Today’s low point for American news media affects all beats -- including religion

Instead of the usual focus on religion coverage, this Memo scans the over-all news-media landscape as viewed by a newshound of (embarrassingly) long experience.

The Religion Guy, who strives to be non-partisan, believes with others that America’s news media -- in terms of economics and public trust -- have reached the low point of the past half-century.

This affects the religion beat as surely as every other segment of journalism.  

There’s chaos at the storied Los Angeles Times and Newsweek, with other forms of newsroom turbulence that shakes even Gannett’s DC monolith honoring journalism's role in American life.

With GetReligion readers, there’s no need to detail the economic travail and consequent death of countless dailies and magazines, with staff shrinkage for those that still struggle to survive.  Can online ad revenues sustain decent coverage? Will twittery Americans read substantive copy any longer?   

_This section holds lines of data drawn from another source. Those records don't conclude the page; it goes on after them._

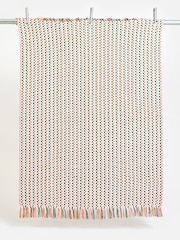 Oliver Bonas Green & Orange Chequerboard Woven Throw - Image 4 of 5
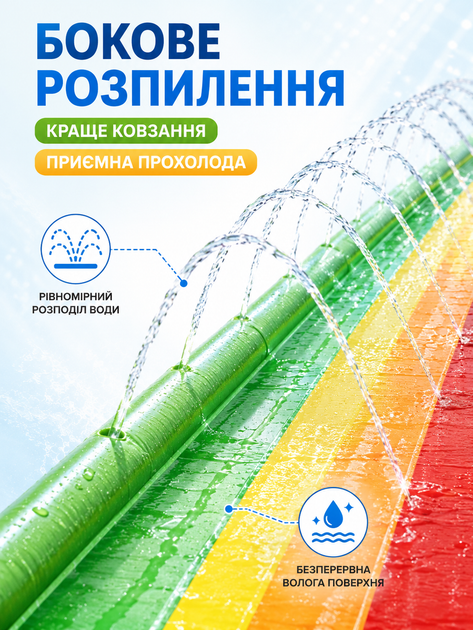 Детская водная горка дорожка для скольжения 450×76 см с распылением воды и надувным бортиком для безопасного финиша (49676149) - изображение 6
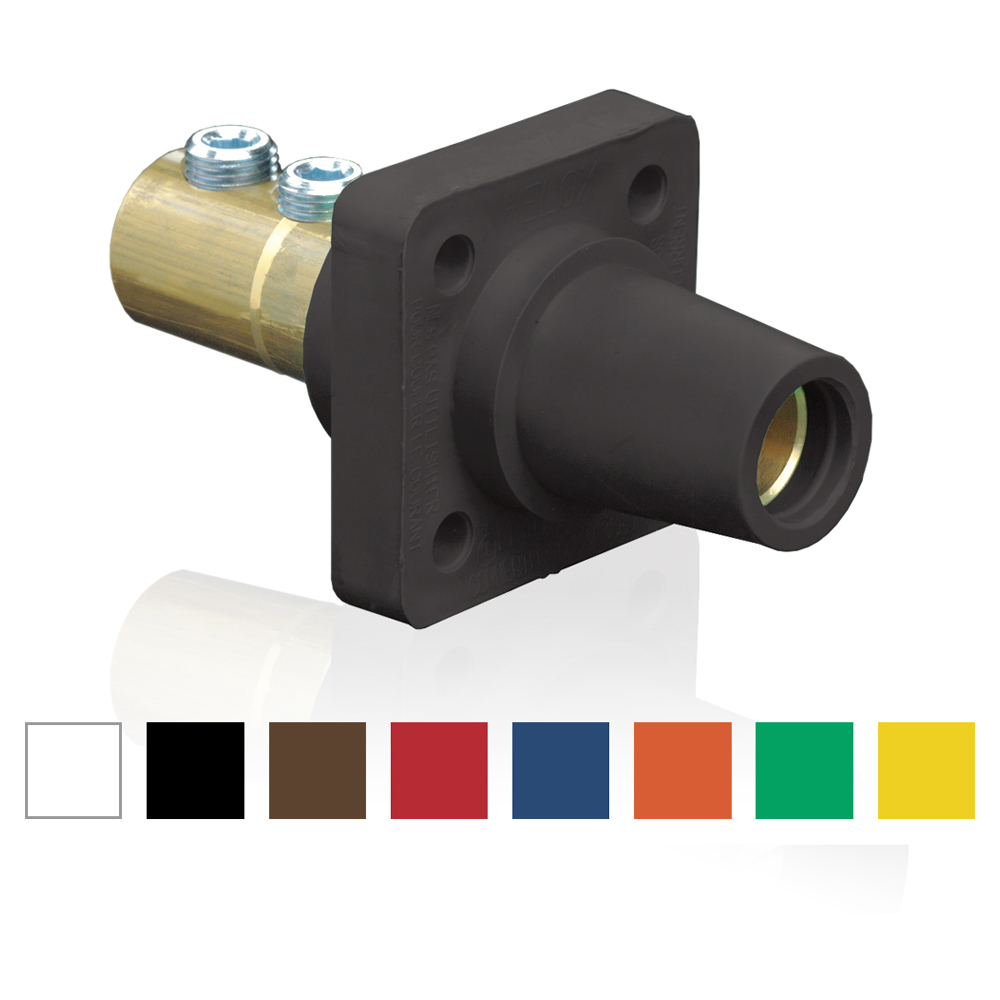 16 Series Single Pole Cam Type Female Panel Receptacle. Taper Nose, Double Set Screw, 600 Volts, Rated Up To 400 Amperes Continuous. Cable Range -1/0 - 4/0 - White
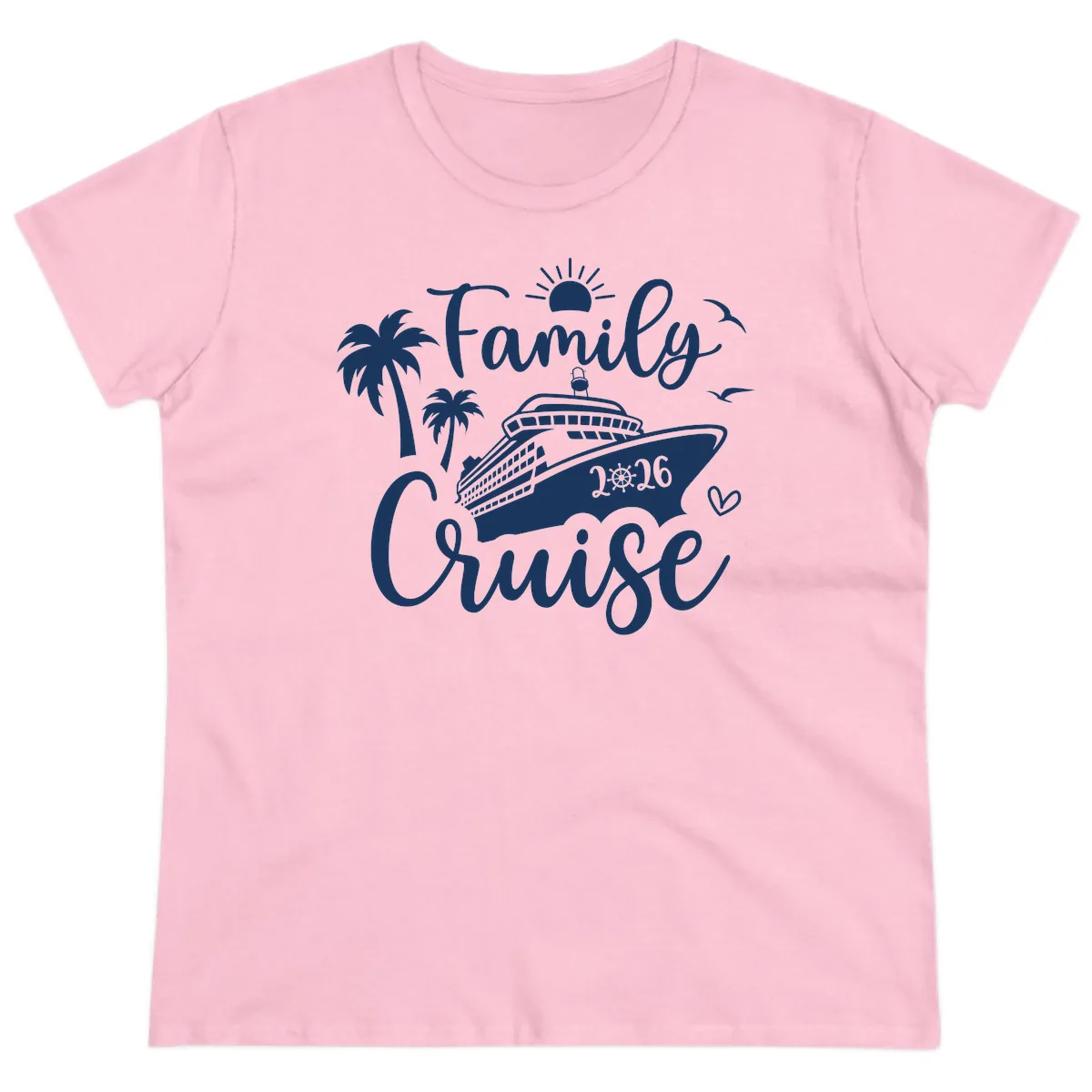 Family Cruise 2026 Vacation Apparel Ladies Tee in Light Pink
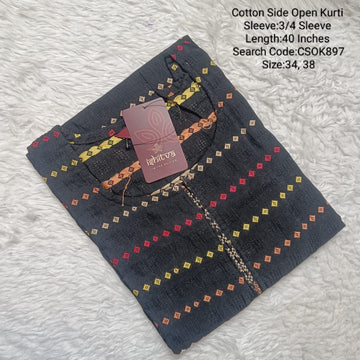 Black Side Open Kurtis -CSOK897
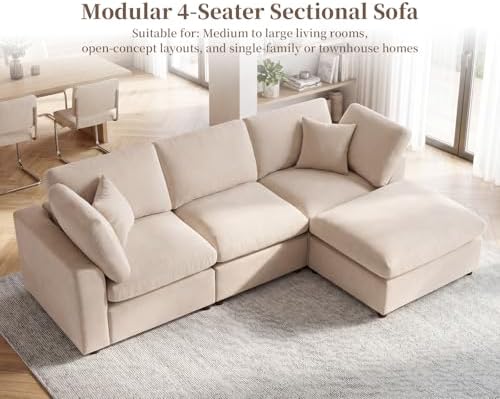 100" Modular Cloud Sectional Sofa Couch for Living Room, Light Camel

But forget media economics and corporate maneuvers. Worst of all is sagging esteem. Consider TV shallowness and bile, stupendous screw-ups forced by 24/7 competition, and the eclipse of objectivity -- or even minimal fairness -- amid the glut of opinion. There’s also simple bad taste, the StormyDanielsization of daily news budgets.  

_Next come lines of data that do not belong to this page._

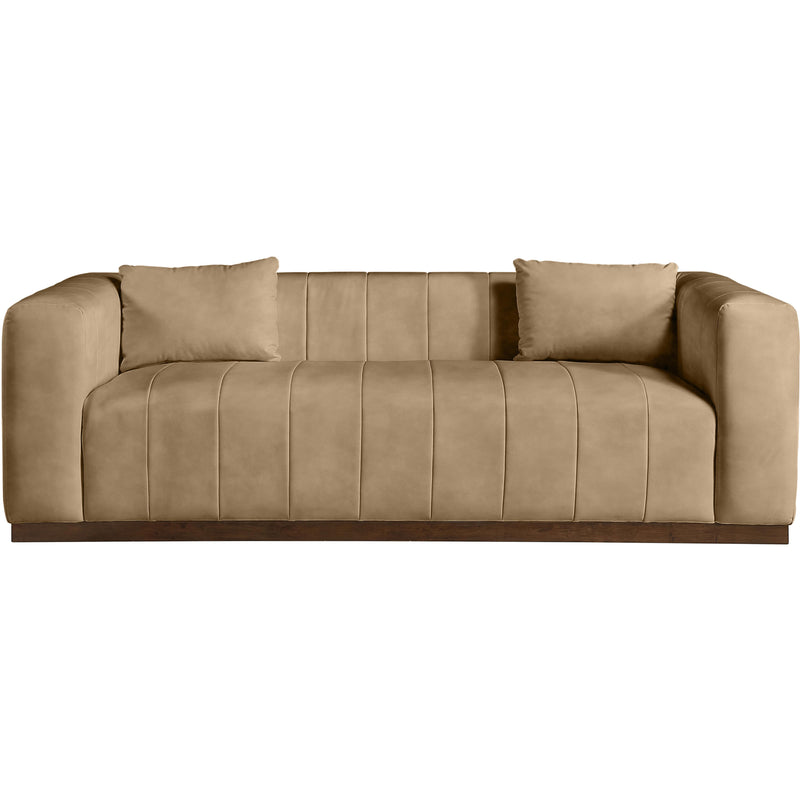Meridian Mallina Tan Vegan Leather Sofa IMAGE 4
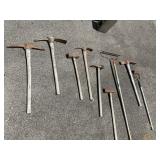 ASSORTED GARDEN TOOLS INCL MATTOCKS,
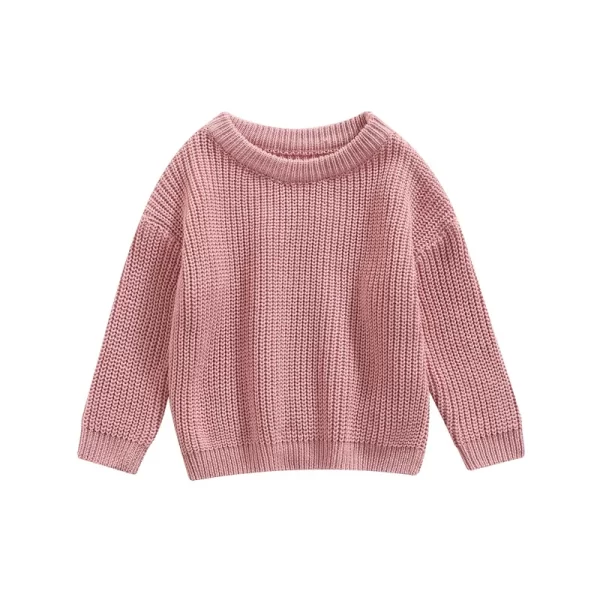 Autumn Sweaters,  Kids Knit Long Sleeve Sweater,  Solid Color - Image 17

In September, 2016, the Gallup Poll found Americans’ trust in the media to report “fully, accurately, and fairly” was the worst since it first asked this question in 1972. Only 32 percent had a “great deal” or “fair” amount of trust, down 8 percent in just a year. A mere 26 percent of those under age 50 felt trust, capping a decade of decline. One year later, 37 percent of respondents thought the media “get the facts straight” but with a worrisome partisan breakdown: 62 percent of Democrats versus only 37 percent of Independents, and a pathetic 14 percent of Republicans.  

However, it was a good sign that less than one-fifth of those of whatever partisan identity or educational level had “a great deal” or “quite a lot” of confidence in Internet news.  

There was much to mourn before Donald J. Trump came down that golden escalator.